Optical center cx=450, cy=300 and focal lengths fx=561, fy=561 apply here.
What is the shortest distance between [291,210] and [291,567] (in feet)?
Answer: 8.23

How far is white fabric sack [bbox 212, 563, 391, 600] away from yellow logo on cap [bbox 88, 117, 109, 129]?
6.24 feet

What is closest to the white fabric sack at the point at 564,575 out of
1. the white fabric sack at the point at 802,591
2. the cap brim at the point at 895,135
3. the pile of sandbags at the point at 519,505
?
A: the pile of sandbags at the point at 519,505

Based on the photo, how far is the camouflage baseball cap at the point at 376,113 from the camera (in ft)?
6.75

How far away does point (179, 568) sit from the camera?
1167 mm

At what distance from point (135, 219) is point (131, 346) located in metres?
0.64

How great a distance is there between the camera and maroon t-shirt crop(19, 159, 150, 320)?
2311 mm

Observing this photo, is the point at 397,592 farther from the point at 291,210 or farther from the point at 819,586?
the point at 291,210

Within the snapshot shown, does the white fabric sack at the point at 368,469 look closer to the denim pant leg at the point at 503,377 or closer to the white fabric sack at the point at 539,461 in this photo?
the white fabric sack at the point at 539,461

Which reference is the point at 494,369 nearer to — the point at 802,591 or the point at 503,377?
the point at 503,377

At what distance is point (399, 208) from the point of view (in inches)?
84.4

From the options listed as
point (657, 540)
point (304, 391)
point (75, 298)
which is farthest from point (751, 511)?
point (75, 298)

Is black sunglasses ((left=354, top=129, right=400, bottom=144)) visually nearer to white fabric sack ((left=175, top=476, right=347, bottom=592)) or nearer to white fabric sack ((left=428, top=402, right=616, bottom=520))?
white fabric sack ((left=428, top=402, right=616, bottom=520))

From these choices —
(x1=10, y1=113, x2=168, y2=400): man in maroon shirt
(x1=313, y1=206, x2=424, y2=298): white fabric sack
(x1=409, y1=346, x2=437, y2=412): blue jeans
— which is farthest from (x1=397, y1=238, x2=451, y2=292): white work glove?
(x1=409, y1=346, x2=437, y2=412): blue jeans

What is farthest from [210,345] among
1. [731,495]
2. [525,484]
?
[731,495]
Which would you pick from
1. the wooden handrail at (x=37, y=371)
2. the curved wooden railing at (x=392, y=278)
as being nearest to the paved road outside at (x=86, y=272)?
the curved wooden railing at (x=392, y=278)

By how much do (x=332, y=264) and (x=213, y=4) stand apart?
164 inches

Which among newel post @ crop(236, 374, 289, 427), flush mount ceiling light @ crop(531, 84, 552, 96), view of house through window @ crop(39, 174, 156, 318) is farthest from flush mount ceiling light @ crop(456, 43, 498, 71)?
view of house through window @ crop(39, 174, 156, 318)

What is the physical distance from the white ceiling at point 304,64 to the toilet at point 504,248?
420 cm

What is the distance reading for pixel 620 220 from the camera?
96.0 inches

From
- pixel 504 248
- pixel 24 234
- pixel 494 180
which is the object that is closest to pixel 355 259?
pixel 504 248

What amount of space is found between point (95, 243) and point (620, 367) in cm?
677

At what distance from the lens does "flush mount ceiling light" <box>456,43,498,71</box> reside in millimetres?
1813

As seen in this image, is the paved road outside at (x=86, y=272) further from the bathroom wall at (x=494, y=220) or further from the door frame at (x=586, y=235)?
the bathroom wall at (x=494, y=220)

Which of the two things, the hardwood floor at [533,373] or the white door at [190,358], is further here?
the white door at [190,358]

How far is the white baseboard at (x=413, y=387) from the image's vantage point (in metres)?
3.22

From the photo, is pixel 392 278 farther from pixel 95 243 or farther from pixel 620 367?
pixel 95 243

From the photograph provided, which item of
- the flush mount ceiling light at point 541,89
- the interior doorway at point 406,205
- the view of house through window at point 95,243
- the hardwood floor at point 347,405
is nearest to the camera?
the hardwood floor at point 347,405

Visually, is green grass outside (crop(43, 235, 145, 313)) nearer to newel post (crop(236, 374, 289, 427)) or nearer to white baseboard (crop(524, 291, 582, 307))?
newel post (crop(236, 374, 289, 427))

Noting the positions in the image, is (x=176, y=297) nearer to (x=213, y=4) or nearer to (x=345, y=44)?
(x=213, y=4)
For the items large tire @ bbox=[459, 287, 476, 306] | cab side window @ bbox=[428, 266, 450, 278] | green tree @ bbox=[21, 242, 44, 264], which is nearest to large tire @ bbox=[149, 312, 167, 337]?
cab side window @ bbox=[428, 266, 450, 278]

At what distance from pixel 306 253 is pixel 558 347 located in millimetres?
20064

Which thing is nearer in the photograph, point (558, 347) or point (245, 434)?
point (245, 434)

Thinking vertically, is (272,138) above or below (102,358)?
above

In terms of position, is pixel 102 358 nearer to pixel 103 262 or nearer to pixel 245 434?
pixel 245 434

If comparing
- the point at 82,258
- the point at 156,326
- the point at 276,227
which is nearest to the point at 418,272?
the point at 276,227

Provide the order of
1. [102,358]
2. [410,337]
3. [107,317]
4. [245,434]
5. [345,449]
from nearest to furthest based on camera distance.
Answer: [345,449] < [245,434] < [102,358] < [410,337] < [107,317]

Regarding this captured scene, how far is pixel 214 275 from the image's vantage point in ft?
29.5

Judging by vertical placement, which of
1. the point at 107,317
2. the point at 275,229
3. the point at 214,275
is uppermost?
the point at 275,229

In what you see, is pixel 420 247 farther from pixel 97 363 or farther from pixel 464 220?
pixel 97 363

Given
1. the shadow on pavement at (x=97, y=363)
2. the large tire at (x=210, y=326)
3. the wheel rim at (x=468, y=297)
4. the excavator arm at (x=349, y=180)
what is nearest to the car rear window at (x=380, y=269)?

▶ **Directive**
Find every line in the rows above that contains the word "paved", and copy each of those lines in full.

▶ **Response to the exercise**
as being nearest to the paved road outside at (x=86, y=272)?
As seen in this image, is the paved road outside at (x=86, y=272) further from the bathroom wall at (x=494, y=220) or further from the door frame at (x=586, y=235)?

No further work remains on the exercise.